** GIVEN DATA **
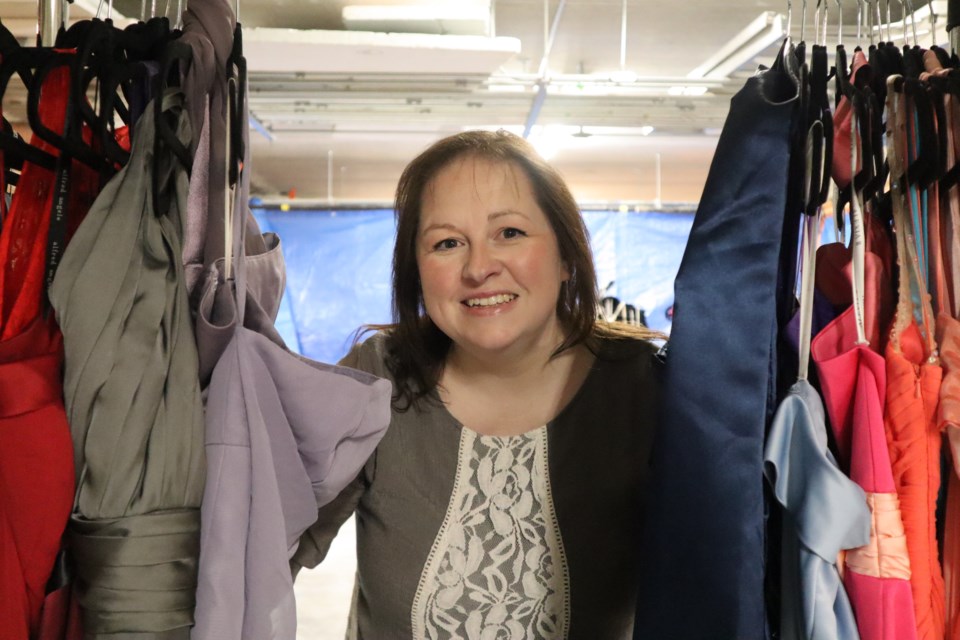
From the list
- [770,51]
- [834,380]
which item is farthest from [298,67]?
[834,380]

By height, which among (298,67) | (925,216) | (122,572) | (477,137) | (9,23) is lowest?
(122,572)

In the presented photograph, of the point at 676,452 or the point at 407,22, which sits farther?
the point at 407,22

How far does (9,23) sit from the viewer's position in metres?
1.84

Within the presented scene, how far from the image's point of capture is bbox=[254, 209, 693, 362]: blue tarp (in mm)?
5371

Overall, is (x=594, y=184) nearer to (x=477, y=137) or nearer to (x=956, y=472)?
(x=477, y=137)

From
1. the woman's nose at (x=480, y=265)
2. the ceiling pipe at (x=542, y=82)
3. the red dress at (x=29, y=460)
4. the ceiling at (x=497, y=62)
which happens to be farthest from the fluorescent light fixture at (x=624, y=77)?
the red dress at (x=29, y=460)

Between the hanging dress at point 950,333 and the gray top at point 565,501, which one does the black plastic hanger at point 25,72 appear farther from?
the hanging dress at point 950,333

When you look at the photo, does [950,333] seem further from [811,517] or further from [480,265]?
[480,265]

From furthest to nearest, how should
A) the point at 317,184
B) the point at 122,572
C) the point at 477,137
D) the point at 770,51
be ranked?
1. the point at 317,184
2. the point at 770,51
3. the point at 477,137
4. the point at 122,572

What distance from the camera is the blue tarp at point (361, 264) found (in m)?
5.37

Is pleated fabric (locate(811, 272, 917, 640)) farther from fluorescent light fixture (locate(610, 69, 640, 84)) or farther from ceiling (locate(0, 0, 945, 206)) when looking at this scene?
fluorescent light fixture (locate(610, 69, 640, 84))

** JOB **
Render the lines as a Markdown table with the columns Row and Line, starting with the line that contains "When you look" and going on through the last line above. Number the rows and leave out blank lines.

** RESPONSE TO THE EXERCISE **
| Row | Line |
|---|---|
| 1 | When you look at the photo, does [950,333] seem further from [811,517] or further from [480,265]? |
| 2 | [480,265] |
| 3 | From furthest to nearest, how should |
| 4 | A) the point at 317,184 |
| 5 | B) the point at 122,572 |
| 6 | C) the point at 477,137 |
| 7 | D) the point at 770,51 |
| 8 | be ranked? |
| 9 | 1. the point at 317,184 |
| 10 | 2. the point at 770,51 |
| 11 | 3. the point at 477,137 |
| 12 | 4. the point at 122,572 |
| 13 | What distance from the camera is the blue tarp at point (361, 264) found (in m)? |
| 14 | 5.37 |
| 15 | Is pleated fabric (locate(811, 272, 917, 640)) farther from fluorescent light fixture (locate(610, 69, 640, 84)) or farther from ceiling (locate(0, 0, 945, 206)) when looking at this scene? |
| 16 | fluorescent light fixture (locate(610, 69, 640, 84)) |